The problem:
Images should be left out, and everything else in the listing reproduced exactly.

BEGIN Stored data

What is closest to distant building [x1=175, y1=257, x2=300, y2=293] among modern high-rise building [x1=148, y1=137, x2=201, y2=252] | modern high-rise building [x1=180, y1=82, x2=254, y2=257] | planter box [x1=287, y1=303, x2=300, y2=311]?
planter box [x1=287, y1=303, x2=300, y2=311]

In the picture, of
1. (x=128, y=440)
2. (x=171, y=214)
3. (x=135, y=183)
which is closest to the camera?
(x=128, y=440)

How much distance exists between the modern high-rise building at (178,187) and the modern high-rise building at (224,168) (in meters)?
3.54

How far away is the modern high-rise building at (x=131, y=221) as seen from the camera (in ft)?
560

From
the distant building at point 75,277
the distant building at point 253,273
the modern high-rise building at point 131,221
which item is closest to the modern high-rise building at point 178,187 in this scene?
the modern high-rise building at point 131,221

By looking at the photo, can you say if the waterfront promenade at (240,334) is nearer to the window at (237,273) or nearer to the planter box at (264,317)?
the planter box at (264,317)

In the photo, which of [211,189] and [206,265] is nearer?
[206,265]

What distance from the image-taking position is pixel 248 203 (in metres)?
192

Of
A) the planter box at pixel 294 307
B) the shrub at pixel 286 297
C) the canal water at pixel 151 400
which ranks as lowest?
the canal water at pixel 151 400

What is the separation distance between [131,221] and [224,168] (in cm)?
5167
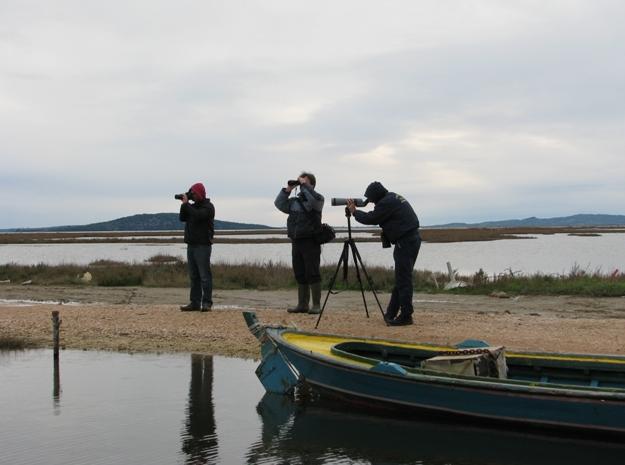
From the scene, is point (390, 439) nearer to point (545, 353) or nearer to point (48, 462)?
point (545, 353)

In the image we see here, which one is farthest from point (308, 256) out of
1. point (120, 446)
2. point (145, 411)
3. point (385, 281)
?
point (385, 281)

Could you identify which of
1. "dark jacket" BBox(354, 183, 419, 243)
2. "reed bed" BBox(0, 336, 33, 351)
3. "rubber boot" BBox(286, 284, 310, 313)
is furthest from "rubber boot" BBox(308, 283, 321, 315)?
"reed bed" BBox(0, 336, 33, 351)

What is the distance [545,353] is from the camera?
8.13m

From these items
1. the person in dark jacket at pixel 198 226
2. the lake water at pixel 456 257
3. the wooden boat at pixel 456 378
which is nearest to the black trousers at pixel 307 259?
the person in dark jacket at pixel 198 226

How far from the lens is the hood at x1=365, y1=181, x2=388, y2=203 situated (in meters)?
11.8

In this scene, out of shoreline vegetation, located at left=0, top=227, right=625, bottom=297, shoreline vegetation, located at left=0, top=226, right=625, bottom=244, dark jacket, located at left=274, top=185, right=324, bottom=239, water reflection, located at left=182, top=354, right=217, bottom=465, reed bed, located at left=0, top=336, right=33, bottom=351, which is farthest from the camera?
shoreline vegetation, located at left=0, top=226, right=625, bottom=244

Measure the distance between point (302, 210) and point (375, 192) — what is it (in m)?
1.44

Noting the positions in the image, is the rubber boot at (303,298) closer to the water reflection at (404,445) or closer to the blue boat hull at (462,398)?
the blue boat hull at (462,398)

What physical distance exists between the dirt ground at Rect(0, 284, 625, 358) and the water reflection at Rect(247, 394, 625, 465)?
2669mm

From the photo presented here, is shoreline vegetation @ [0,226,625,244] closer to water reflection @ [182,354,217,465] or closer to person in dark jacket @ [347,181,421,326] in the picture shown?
person in dark jacket @ [347,181,421,326]

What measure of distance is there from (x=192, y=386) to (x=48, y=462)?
8.80ft

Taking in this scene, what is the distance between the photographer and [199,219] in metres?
13.6

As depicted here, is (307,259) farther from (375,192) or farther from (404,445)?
(404,445)

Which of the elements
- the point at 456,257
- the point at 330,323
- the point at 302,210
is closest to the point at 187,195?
the point at 302,210
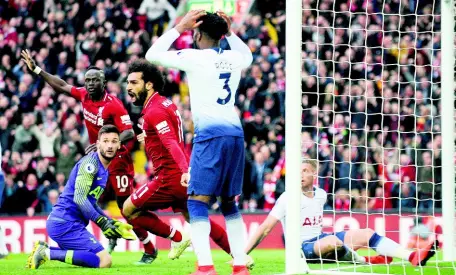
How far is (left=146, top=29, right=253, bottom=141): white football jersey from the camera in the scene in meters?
7.99

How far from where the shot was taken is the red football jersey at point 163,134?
8977mm

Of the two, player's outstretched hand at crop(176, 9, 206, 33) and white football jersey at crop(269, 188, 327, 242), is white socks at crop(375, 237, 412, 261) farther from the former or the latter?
player's outstretched hand at crop(176, 9, 206, 33)

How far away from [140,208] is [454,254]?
3270mm

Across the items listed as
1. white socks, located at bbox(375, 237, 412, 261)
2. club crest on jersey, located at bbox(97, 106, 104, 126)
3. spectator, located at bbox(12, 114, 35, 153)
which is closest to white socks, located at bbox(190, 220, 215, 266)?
white socks, located at bbox(375, 237, 412, 261)

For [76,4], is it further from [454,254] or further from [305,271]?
[305,271]

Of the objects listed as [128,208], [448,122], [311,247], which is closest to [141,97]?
[128,208]

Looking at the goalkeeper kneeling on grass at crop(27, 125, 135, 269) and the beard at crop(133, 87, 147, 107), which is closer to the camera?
the goalkeeper kneeling on grass at crop(27, 125, 135, 269)

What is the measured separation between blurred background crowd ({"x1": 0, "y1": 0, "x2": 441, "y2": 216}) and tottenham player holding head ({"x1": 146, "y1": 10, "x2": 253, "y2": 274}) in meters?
6.48

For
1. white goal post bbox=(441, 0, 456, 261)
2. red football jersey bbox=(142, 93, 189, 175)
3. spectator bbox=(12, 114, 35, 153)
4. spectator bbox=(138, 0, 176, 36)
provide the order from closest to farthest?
red football jersey bbox=(142, 93, 189, 175), white goal post bbox=(441, 0, 456, 261), spectator bbox=(12, 114, 35, 153), spectator bbox=(138, 0, 176, 36)

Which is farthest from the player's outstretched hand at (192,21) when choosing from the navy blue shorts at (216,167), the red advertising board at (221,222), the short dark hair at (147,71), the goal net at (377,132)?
the red advertising board at (221,222)

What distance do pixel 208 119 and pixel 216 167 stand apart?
0.39 m

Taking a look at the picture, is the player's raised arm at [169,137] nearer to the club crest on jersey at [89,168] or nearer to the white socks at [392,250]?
the club crest on jersey at [89,168]

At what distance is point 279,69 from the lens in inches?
714

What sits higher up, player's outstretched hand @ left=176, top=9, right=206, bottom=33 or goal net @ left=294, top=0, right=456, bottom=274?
player's outstretched hand @ left=176, top=9, right=206, bottom=33
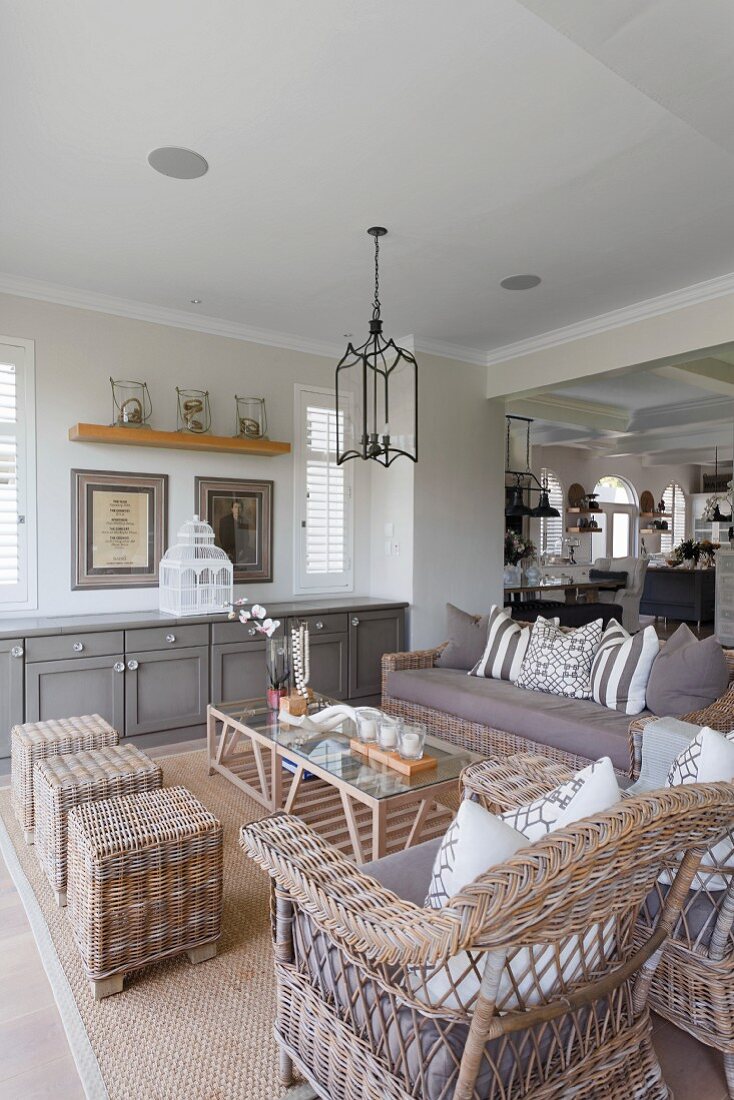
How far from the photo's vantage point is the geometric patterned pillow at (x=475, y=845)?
3.98ft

END Stored data

Task result:
What is closest to distant building [x1=175, y1=257, x2=300, y2=293] among modern high-rise building [x1=148, y1=137, x2=201, y2=252] | modern high-rise building [x1=180, y1=82, x2=254, y2=257] | planter box [x1=287, y1=303, x2=300, y2=311]?
planter box [x1=287, y1=303, x2=300, y2=311]

In the picture, of
1. (x=128, y=440)
2. (x=171, y=214)
3. (x=135, y=183)
which is closest to the camera?
(x=128, y=440)

How much distance exists between the modern high-rise building at (178,187) and the modern high-rise building at (224,168) (in meters)?
3.54

How far away is the modern high-rise building at (x=131, y=221) as seen from the camera (in ft)?
560

From
the distant building at point 75,277
the distant building at point 253,273
the modern high-rise building at point 131,221
which item is closest to the modern high-rise building at point 178,187 in this scene?
the modern high-rise building at point 131,221

By looking at the photo, can you say if the waterfront promenade at (240,334) is nearer to the window at (237,273) or nearer to the planter box at (264,317)?
the planter box at (264,317)

In the photo, which of [211,189] and [206,265] is nearer?
[206,265]

What distance from the image-taking position is pixel 248 203 (in metres)?
192

Of
A) the planter box at pixel 294 307
B) the shrub at pixel 286 297
C) the canal water at pixel 151 400
which ranks as lowest?
the canal water at pixel 151 400

What is the separation distance between [131,221] and [224,168] (in cm)?
5167
From the scene, is point (390, 439) nearer to point (545, 353) or nearer to point (48, 462)?
point (545, 353)

In the image we see here, which one is farthest from point (308, 256) out of
1. point (120, 446)
2. point (145, 411)
3. point (385, 281)
?
point (385, 281)

Could you identify which of
1. "dark jacket" BBox(354, 183, 419, 243)
2. "reed bed" BBox(0, 336, 33, 351)
3. "rubber boot" BBox(286, 284, 310, 313)
is furthest from "rubber boot" BBox(308, 283, 321, 315)?
"reed bed" BBox(0, 336, 33, 351)

What is the distance [545,353] is from the camera?
8.13m

From these items
1. the person in dark jacket at pixel 198 226
2. the lake water at pixel 456 257
3. the wooden boat at pixel 456 378
which is nearest to the black trousers at pixel 307 259?
the person in dark jacket at pixel 198 226

How far from the lens is the hood at x1=365, y1=181, x2=388, y2=203 situated (in meters)?
11.8

In this scene, out of shoreline vegetation, located at left=0, top=227, right=625, bottom=297, shoreline vegetation, located at left=0, top=226, right=625, bottom=244, dark jacket, located at left=274, top=185, right=324, bottom=239, water reflection, located at left=182, top=354, right=217, bottom=465, reed bed, located at left=0, top=336, right=33, bottom=351, which is farthest from the camera?
shoreline vegetation, located at left=0, top=226, right=625, bottom=244

Measure the distance between point (302, 210) and point (375, 192) — what is it (in m)?
1.44

Noting the positions in the image, is the rubber boot at (303,298) closer to the water reflection at (404,445) or closer to the blue boat hull at (462,398)?
the blue boat hull at (462,398)

What physical distance exists between the dirt ground at Rect(0, 284, 625, 358) and the water reflection at Rect(247, 394, 625, 465)?
2669mm

From the photo presented here, is shoreline vegetation @ [0,226,625,244] closer to water reflection @ [182,354,217,465] or closer to person in dark jacket @ [347,181,421,326] in the picture shown?
person in dark jacket @ [347,181,421,326]

What measure of distance is there from (x=192, y=386) to (x=48, y=462)?
8.80ft

Taking in this scene, what is the distance between the photographer and [199,219] in metres?
13.6

As depicted here, is (307,259) farther from (375,192) or farther from (404,445)?
(404,445)

Which of the elements
- the point at 456,257
- the point at 330,323
- the point at 302,210
is closest to the point at 187,195?
the point at 302,210
How far is (left=146, top=29, right=253, bottom=141): white football jersey from the camera in the scene in meters?
7.99

How far from where the shot was taken is the red football jersey at point 163,134?
8977mm

Of the two, player's outstretched hand at crop(176, 9, 206, 33) and white football jersey at crop(269, 188, 327, 242), is white socks at crop(375, 237, 412, 261) farther from the former or the latter?
player's outstretched hand at crop(176, 9, 206, 33)

How far away from [140,208] is [454,254]?
3270mm

Across the items listed as
1. white socks, located at bbox(375, 237, 412, 261)
2. club crest on jersey, located at bbox(97, 106, 104, 126)
3. spectator, located at bbox(12, 114, 35, 153)
which is closest to white socks, located at bbox(190, 220, 215, 266)?
white socks, located at bbox(375, 237, 412, 261)

For [76,4], is it further from [454,254] or further from [305,271]?
[305,271]

Of the objects listed as [128,208], [448,122], [311,247], which is closest to [141,97]?
[128,208]

Looking at the goalkeeper kneeling on grass at crop(27, 125, 135, 269) and the beard at crop(133, 87, 147, 107), which is closer to the camera?
the goalkeeper kneeling on grass at crop(27, 125, 135, 269)

What is the measured separation between blurred background crowd ({"x1": 0, "y1": 0, "x2": 441, "y2": 216}) and tottenham player holding head ({"x1": 146, "y1": 10, "x2": 253, "y2": 274}) in meters?
6.48

For
1. white goal post bbox=(441, 0, 456, 261)
2. red football jersey bbox=(142, 93, 189, 175)
3. spectator bbox=(12, 114, 35, 153)
4. spectator bbox=(138, 0, 176, 36)
provide the order from closest to farthest?
red football jersey bbox=(142, 93, 189, 175), white goal post bbox=(441, 0, 456, 261), spectator bbox=(12, 114, 35, 153), spectator bbox=(138, 0, 176, 36)

Which is farthest from the player's outstretched hand at (192,21) when choosing from the navy blue shorts at (216,167), the red advertising board at (221,222), the short dark hair at (147,71), the goal net at (377,132)?
the red advertising board at (221,222)

What distance do pixel 208 119 and pixel 216 167 stand apart?
0.39 m

Taking a look at the picture, is the player's raised arm at [169,137] nearer to the club crest on jersey at [89,168] or nearer to the white socks at [392,250]?
the club crest on jersey at [89,168]

At what distance is point 279,69 from the lens in inches?
714

What sits higher up, player's outstretched hand @ left=176, top=9, right=206, bottom=33 or goal net @ left=294, top=0, right=456, bottom=274?
player's outstretched hand @ left=176, top=9, right=206, bottom=33
How far from the photo's vantage point is the geometric patterned pillow at (x=475, y=845)?
3.98ft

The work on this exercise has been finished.